“History repeats itself: first as tragedy then as farce,” according to Karl Marx. Not to be outdone, Congress and the president have gone Karl one better by managing both at once.


The “America Competes Act,” signed into law today by President Bush, is pungently reminiscent of the National Defense Education Act of 1958, passed during the techno-existential crisis that followed the Soviet Union’s 1957 launch of Sputnik, the world’s first artificial satellite.

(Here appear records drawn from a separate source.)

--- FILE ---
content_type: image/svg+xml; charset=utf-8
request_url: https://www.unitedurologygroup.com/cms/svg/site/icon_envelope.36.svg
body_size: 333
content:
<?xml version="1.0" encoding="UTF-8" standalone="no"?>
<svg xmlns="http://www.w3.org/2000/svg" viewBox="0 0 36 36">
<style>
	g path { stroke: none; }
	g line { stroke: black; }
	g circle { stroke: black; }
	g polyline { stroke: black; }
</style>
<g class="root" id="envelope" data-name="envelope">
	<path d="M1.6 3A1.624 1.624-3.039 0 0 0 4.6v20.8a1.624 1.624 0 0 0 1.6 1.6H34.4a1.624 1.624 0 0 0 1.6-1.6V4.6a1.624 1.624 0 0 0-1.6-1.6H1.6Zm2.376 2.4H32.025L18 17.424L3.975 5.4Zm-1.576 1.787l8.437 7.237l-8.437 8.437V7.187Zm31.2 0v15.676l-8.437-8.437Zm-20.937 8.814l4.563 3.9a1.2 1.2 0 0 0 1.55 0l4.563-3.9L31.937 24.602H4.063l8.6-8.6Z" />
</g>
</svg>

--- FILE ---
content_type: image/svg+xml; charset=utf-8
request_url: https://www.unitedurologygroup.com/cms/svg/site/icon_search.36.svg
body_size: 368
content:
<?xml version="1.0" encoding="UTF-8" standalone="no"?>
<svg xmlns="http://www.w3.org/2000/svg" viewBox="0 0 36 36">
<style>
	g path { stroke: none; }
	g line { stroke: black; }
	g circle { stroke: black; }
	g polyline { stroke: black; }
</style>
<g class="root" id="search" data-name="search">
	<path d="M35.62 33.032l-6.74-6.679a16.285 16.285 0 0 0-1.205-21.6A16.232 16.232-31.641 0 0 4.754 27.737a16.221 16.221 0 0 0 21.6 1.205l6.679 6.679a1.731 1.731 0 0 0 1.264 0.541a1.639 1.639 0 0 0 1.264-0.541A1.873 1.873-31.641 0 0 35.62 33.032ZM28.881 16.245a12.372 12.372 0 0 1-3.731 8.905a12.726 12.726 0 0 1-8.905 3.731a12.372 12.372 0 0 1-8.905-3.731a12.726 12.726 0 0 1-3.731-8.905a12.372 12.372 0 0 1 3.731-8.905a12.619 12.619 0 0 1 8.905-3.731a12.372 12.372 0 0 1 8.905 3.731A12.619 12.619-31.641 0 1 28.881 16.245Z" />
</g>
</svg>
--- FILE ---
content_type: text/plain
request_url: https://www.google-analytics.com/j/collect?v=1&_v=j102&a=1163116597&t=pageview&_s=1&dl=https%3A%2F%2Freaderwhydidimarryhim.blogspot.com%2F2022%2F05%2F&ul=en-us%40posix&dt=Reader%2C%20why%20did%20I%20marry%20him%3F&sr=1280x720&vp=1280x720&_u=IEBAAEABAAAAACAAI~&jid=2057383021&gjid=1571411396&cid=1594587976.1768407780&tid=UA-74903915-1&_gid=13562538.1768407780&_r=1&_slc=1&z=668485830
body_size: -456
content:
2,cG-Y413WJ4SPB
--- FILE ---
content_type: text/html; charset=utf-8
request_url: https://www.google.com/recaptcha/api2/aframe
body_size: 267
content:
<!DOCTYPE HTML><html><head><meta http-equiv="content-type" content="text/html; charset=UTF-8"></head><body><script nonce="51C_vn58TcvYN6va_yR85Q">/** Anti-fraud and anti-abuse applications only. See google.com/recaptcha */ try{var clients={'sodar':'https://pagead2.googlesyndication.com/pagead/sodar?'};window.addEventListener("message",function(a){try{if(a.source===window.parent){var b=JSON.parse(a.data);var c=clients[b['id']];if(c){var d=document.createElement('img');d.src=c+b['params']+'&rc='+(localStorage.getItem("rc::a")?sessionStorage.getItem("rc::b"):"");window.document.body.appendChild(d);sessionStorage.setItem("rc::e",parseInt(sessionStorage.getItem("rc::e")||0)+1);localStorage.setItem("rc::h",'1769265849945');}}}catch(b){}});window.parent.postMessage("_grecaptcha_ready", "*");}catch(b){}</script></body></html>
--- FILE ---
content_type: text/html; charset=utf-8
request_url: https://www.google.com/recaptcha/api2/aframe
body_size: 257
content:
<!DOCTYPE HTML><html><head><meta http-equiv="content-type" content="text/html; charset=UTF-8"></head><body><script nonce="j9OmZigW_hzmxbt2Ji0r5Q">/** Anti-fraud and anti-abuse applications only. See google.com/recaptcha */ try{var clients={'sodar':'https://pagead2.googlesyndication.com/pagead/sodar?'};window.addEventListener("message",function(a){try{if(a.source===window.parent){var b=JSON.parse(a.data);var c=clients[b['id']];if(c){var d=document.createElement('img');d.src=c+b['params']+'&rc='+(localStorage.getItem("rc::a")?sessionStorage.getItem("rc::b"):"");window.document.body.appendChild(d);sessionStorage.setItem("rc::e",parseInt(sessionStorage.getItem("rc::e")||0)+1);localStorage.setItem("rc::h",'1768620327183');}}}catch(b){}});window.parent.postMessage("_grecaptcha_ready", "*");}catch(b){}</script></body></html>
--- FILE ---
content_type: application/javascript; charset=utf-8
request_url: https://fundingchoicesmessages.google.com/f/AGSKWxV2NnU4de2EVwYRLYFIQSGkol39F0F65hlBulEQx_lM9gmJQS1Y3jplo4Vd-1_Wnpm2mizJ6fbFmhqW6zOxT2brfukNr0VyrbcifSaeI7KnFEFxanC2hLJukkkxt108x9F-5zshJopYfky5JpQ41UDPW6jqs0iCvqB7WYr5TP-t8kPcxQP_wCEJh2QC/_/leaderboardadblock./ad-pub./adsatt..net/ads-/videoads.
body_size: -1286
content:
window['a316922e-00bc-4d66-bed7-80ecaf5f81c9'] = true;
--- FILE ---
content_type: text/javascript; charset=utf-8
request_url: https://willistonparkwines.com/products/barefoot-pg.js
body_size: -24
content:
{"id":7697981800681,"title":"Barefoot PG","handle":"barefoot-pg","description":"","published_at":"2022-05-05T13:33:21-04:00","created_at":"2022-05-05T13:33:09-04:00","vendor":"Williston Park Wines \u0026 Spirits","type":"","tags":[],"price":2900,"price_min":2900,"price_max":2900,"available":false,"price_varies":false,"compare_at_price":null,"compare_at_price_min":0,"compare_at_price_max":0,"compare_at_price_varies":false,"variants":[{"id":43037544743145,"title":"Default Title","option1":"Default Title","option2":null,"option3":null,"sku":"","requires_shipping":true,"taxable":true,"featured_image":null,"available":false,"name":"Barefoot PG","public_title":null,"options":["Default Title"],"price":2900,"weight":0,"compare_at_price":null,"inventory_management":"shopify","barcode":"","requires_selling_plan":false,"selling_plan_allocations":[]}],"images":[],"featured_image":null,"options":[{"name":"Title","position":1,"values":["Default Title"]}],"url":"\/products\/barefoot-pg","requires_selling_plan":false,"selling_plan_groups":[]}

The impact of the NDEA was slight. Adoption of new federally-sponsored curricula and teaching methods was slow and uneven, and the bureaucratic process through which the money was allocated did a predictably bad job of weeding out good scientific instruction programs from bad ones — so it isn’t clear that faster or broader adoption would have been desirable.


In addition to repeating that earlier mistake, the “America Competes Act” is also deeply ironic — its methods run precisely counter to its motivations. Spurred by the necessity of keeping up with foreign competitors in our global economy, Congress has decided to resort to central planning. What they have given us, in other words, is the “America Competes Via Central Planning Act.”


There is a painfully obvious, irony-free alternative: We can increase our global competitiveness in education by forcing all schools to compete for the privilege of serving each and every student. America, more than any other nation in history, has proven that market competition drives up quality and drives down costs across the entire economy. And yet, in the area of education, we remain unconsciously but inextricably wedded to a Marxist approach, despite overwhelming evidence of its inferiority.

It is as though Congress, like “international man of mystery” Austin Powers, has just awoken after sleeping in suspended animation since the 1960s, unaware of how the Cold War turned out.

Basil Expedition: The Cold War is over!
Austin Powers: Well! Finally those capitalistic pigs will pay for their crimes, eh? Eh comrades? Eh?
Basil Expedition: Austin… we won.
Austin Powers: Oh, groovy, smashing! Yay capitalism!

Uh, Congress? We won, and market forces work as well in education as in every other field.